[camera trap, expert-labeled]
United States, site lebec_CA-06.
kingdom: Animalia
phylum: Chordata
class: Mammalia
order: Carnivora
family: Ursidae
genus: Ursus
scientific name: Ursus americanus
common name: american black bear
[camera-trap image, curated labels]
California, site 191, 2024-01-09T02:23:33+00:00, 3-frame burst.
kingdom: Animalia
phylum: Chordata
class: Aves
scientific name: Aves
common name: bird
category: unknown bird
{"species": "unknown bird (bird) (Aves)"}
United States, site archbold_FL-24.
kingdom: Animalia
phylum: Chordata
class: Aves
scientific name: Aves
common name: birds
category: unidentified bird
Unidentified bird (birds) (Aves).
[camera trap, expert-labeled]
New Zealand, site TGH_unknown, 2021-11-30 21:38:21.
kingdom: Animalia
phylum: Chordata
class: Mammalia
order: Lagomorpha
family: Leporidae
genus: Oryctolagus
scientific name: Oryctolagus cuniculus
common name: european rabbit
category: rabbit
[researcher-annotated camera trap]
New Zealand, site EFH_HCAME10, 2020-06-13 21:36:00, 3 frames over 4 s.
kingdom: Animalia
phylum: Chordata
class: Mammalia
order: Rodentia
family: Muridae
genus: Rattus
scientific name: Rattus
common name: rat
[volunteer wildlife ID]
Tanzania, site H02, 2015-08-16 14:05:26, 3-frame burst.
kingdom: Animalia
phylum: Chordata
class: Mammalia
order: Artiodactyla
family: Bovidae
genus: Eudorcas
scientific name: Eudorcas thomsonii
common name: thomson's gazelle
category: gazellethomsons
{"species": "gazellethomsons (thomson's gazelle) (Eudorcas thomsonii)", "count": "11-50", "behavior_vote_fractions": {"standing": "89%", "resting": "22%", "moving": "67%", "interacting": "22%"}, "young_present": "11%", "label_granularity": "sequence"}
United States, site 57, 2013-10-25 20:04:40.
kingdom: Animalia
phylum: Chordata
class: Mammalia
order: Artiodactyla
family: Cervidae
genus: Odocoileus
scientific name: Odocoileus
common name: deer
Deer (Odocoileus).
= = =
Using the records above, determine how many lines hold the word "Eudorcas", and answer with that figure only.

3